SUPPLIED PASSAGE
In response to:

Prince of the City from the December 22, 1994 issue

To the Editors:

I don’t make it a practice to respond to reviewers, but Martin Filler’s “review” [“Prince of the City,” NYR, December 22, 1994] of my biography of Philip Johnson prompts me to reverse that policy, since in ways both large and small it misrepresents what I have written. Filler has chosen—which is his right—to devote most of his attention to his own views about Johnson rather than to mine, but since he has used my book in his arguments, I think a few things need to be cleared up.

PROVIDED DATA
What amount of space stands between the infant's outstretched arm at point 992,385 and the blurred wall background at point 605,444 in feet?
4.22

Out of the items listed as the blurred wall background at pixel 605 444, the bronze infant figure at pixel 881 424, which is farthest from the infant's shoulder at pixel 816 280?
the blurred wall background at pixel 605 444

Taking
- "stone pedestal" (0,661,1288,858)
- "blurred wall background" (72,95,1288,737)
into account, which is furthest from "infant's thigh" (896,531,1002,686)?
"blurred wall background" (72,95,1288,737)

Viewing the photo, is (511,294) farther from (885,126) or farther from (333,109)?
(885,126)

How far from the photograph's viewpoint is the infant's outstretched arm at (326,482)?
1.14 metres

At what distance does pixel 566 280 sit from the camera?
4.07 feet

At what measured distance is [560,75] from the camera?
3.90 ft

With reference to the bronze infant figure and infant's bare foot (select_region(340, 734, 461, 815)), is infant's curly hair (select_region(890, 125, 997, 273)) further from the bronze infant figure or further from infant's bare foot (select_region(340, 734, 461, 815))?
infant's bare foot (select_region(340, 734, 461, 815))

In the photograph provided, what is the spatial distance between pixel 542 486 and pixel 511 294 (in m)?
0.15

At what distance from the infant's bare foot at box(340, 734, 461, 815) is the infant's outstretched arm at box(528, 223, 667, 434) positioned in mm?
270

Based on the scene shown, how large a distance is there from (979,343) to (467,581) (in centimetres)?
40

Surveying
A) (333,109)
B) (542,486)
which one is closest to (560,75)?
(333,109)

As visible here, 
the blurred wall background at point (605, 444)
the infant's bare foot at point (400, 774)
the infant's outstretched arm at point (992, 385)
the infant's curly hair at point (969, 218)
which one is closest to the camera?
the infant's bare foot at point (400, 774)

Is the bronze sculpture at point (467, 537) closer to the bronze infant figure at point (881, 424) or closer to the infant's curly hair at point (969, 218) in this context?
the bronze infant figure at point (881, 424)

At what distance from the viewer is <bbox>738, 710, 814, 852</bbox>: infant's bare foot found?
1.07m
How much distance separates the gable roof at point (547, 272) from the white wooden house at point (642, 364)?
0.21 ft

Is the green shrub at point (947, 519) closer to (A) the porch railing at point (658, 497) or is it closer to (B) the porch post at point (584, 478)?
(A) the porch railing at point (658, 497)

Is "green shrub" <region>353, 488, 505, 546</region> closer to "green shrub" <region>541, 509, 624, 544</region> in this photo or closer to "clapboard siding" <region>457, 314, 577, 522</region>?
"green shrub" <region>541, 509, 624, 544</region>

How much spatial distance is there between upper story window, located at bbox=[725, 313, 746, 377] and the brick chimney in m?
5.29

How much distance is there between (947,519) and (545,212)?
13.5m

TASK GOAL
Could you carry on the letter to the editors about the review of the Philip Johnson biography, starting right after its last sentence?

RESULT BELOW
Filler recites the facts of Johnson’s political past, all taken from what I wrote (but not so credited), then decides that I gave Johnson a pass by drawing the disappointingly modest conclusion that he was a “trifler.” Filler cites a quotation from my text, but abridges it. More completely it says:

The debate over [Johnson’s] political activities of the later 1930s tends to overshadow a major irony: The amount of power he yearned for was inversely proportional to the amount he actually attained. In politics, he proved to be a trifler, the dilettante he earlier feared himself to be, a model of futility who sought to find a messiah or to pursue messianic ends but whose most lasting following turned out to be the agents of the FBI—who themselves finally grew bored with him. In short, he was never much of a political threat to anyone, still less an effective doer of either political good or political evil. The audience to which his writings appealed proved small and inconsequential…to the extent that his actions can be made out, they were decidedly unheroic, meriting little more substantial attention than they have gained.

The characterization of Johnson’s politics of the 1930s as repellent is spelled out in more detail in my book than in Filler’s essay, but it is not inconsistent with the view that Johnson ended up a trifler at the game, not a potent, heavy-duty villain.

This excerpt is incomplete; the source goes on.